## PROBLEMI DA RISOLVERE
(1) Secondo l'intervista su "Vitamina Life", perché la copertina dell'album rispecchia la musica di Tripolare? Rispondi in una o due frasi, per favore.
(2) Prosegui l'intervista su "Vitamina Life" a partire dall'ultima frase riportata.

____ ESTRATTO DEL TESTO

“Vitamina Life” di Tripolare: un ritorno all’essenzialità da prescrivere a tutti
Immediato, fresco, ancorato. Sono questi i tre aggettivi che balzano in mente ad un primo ascolto di “Vitamina Life“, l’album d’esordio di Tripolare, al secolo Gabriele Centurione, giovanissimo artista partenopeo “esploso” lo scorso anno.
Immediato, fresco e ancorato. Ancorato al presente e all’istinto creativo che dal presente si sprigiona, ma anche caratterizzato dalla ripetizione di un’ancòra tutto da rielaborare, esplorando l’eredità del passato e dei mille stimoli cui siamo sottoposti, senza lasciarli stagnare bensì dando loro linfa nuova.
Proprio a partire da questo concetto, semplice quanto forse complesso da mettere in pratica, abbiamo iniziato la nostra chiacchierata con Tripolare, fra essenzialità, evoluzione ed introspezione: ovvero i tre poli del suo fare musica.
Le canzoni di “Vitamina Life” sembrano dei veri e propri fermo immagine. Cominciamo dunque dalla copertina: ce la spieghi?
Penso sia il fedele ritratto dell’evoluzione darwiniana che ha caratterizzato la mia persona in questi due anni, durante i quali ho fatto musica senza pormi troppe domande e dunque in uno stato di positiva confusione dal quale ho poi potuto attingere per comporre i brani del disco. Ogni volta che osservo il disegno stilizzato in copertina posso notare cose diverse: un uccello “ordinato” e perentorio, ma anche quella cresta punk che gli dona una certa irriverenza. Ha le gambe, ma pure le ali, e non si riesce a capire che tipo di volatile sia. Un eterogeneo mix di stranezze e stimoli: la stessa temperie da cui nasce anche la mia musica.

________
____ ELENCO DEI DATI

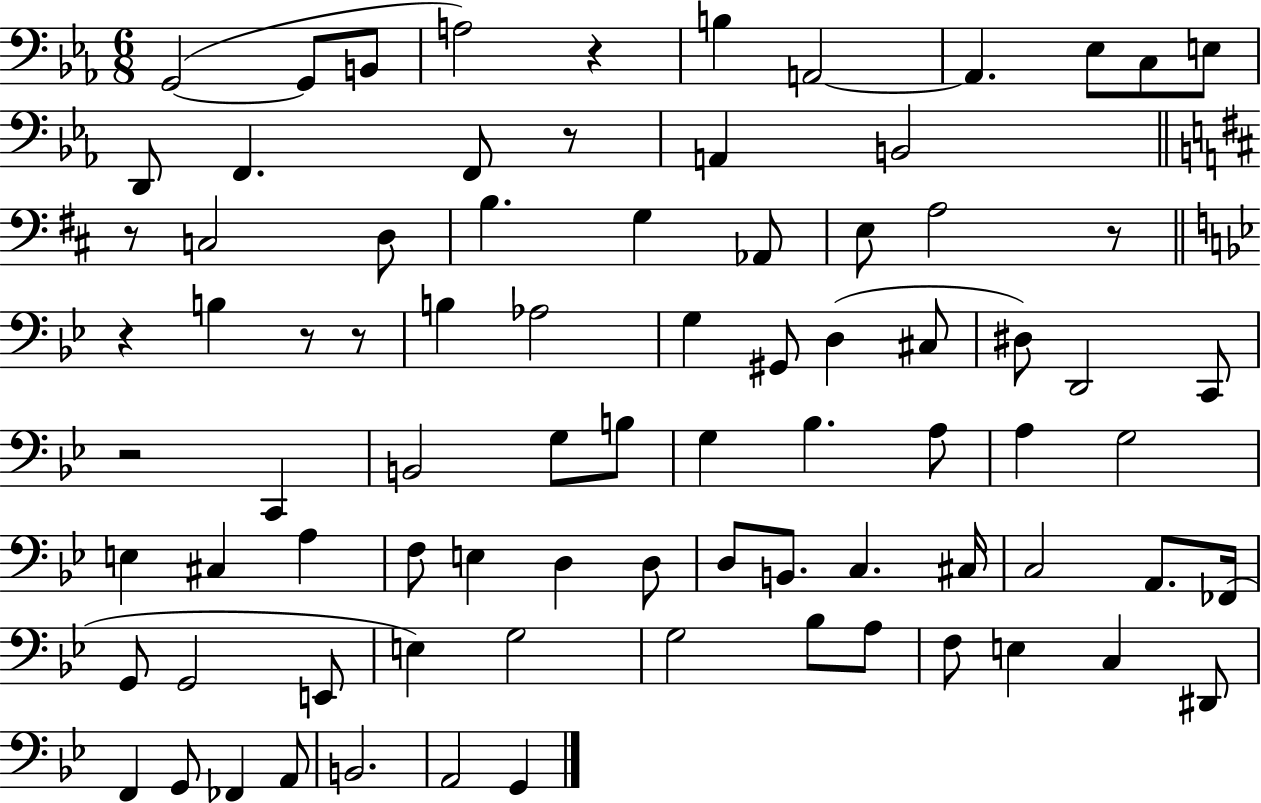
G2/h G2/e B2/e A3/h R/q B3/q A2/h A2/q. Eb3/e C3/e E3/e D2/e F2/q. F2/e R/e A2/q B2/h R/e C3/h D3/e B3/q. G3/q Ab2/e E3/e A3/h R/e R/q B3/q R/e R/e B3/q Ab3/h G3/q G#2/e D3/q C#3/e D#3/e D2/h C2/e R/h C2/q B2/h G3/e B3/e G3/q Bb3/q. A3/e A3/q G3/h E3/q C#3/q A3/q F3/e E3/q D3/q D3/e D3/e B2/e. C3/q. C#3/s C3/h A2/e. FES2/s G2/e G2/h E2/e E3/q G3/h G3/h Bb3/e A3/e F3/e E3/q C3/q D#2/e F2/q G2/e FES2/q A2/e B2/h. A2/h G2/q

________
____ ELENCO DEI DATI

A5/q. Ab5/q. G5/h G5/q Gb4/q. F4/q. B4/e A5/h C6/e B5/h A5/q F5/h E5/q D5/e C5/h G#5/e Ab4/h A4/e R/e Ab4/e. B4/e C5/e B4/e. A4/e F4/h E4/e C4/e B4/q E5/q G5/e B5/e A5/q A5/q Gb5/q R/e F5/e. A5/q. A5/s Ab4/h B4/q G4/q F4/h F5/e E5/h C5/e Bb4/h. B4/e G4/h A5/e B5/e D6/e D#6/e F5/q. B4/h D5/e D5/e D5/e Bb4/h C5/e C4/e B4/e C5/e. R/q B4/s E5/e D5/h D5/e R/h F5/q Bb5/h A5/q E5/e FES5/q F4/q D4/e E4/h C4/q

________

## RISPOSTE AI COMPITI
(1) Il disegno stilizzato è un eterogeneo mix di stranezze e stimoli: un uccello "ordinato" e perentorio ma con una cresta punk irriverente, con gambe e ali, di cui non si capisce il tipo. Questo mix è la stessa temperie da cui nasce la sua musica.

(2)
A proposito, dunque: da dove nasce la tua musica? Quali sono il tuo background musicale e gli stimoli da cui trai ispirazione?
Sin da piccolo ho studiato musica classica: suonavo il violoncello e l’ho portato avanti fino alla fine delle scuole superiori. Allora concepivo però la musica come un mondo caratterizzato più dall’interpretazione che dalla composizione vera e propria, per cui ho cominciato ad esplorare il mondo della produzione, avvicinandomi al rap e ai suoi sottogeneri per poter produrre i lavori di un mio amico. Parallelamente mi sono appassionato a tutta una serie di generi dove la musica suonata la faceva da padrone: rock e grunge, ad esempio, con i Verdena.
Crescendo nel settore, e lavorando con i Thru Collected, ho avuto anche modo di contaminarmi con sonorità diverse, provenienti in questo caso da una buona dose di pop, condita con sintetizzatori, drum machine e affini. Questo mio album d’esordio è forse un po’ il frutto di tutte queste sperimentazioni: che ho abbracciato, dalle quali ho attinto e che poi ho abbandonato, trovando la mia quadra personale.
Una quadra tutto sommato essenziale, fatta di voce, chitarra, basso e batteria capaci di fondersi in un viaggio musicale ricco di sorprese e di contrasti.
Questo perché scrivo e compongo i contrasti che vivo, fondamentalmente. E in tutti i pezzi emerge come l’oggi mi abbia sempre salvato e come, proprio alla luce dell’oggi, ogni cosa prenda forme migliori. Perché l’esistenza, semplice ed immediata, ci richiama costantemente al presente. Si tratta di un ragionamento essenziale: così la musica che lo esprime, proprio per questo motivo, lo è altrettanto.
Ho letto che la title track, “Vitamina Life”, l’hai composta in un’istante di rivelazione, mentre tornavi a casa ubriaco da una serata.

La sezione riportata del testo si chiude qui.